Spatial relationship records

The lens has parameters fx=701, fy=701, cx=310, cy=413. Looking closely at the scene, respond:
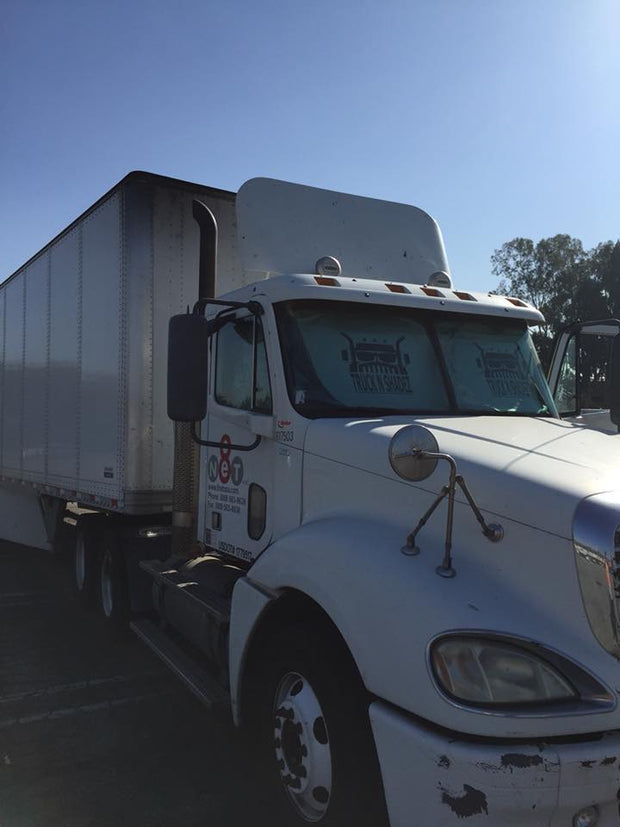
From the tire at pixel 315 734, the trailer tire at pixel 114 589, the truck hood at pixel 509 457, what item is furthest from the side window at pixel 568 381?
the trailer tire at pixel 114 589

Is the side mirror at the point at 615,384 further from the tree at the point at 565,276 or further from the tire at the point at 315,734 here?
the tree at the point at 565,276

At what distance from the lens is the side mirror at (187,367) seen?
3533mm

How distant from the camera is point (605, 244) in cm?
3253

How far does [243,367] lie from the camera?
411 cm

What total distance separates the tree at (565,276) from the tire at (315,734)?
27.9 meters

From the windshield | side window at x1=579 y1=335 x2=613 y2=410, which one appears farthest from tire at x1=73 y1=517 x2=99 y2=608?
side window at x1=579 y1=335 x2=613 y2=410

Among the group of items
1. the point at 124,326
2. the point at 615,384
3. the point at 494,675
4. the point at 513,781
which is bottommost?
the point at 513,781

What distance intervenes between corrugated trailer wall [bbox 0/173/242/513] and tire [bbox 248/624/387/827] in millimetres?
2868

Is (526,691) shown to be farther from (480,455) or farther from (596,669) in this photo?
(480,455)

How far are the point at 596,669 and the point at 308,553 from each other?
1.18 meters

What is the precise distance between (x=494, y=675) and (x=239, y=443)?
232 centimetres

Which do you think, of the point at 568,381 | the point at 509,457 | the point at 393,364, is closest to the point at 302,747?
the point at 509,457

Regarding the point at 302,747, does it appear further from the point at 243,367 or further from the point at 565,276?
the point at 565,276

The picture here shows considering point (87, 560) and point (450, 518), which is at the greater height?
point (450, 518)
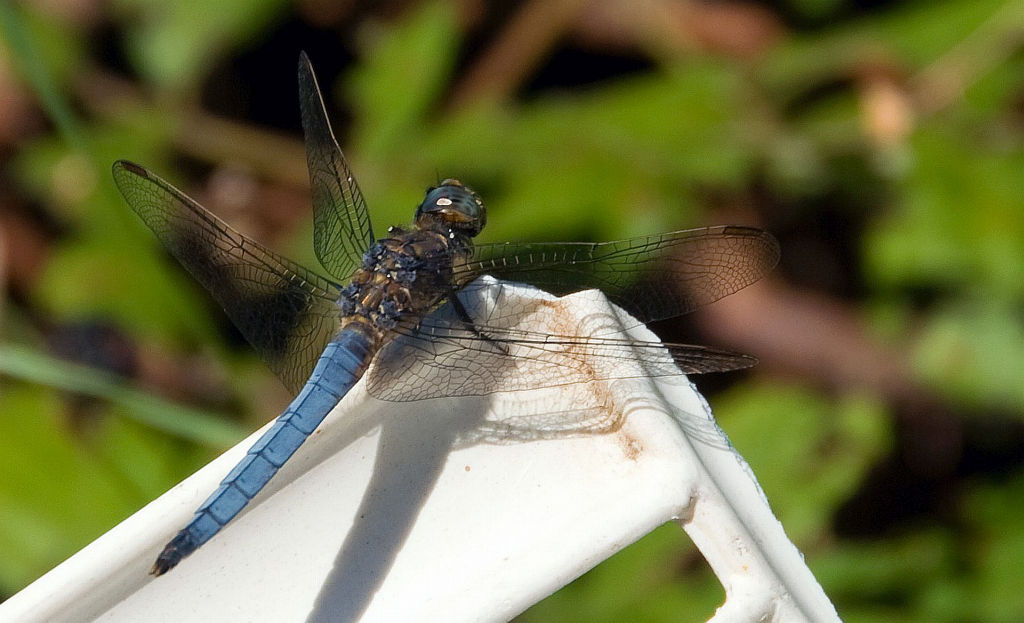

GIVEN PROBLEM: Which lines of the items above contain the string "tire"? Gather every such line in full, and treat uppercase and lowercase as different.

FULL OUTPUT:
From the tire at pixel 315 734, the trailer tire at pixel 114 589, the truck hood at pixel 509 457, what item is furthest from the side window at pixel 568 381?
the trailer tire at pixel 114 589
Is the side mirror at the point at 615,384 further from the tree at the point at 565,276 or further from the tire at the point at 315,734 here?
What total distance separates the tree at (565,276) from the tire at (315,734)?
From the windshield | side window at x1=579 y1=335 x2=613 y2=410, which one appears farthest from tire at x1=73 y1=517 x2=99 y2=608?
What distance intervenes between corrugated trailer wall [bbox 0/173/242/513] and tire [bbox 248/624/387/827] in millimetres?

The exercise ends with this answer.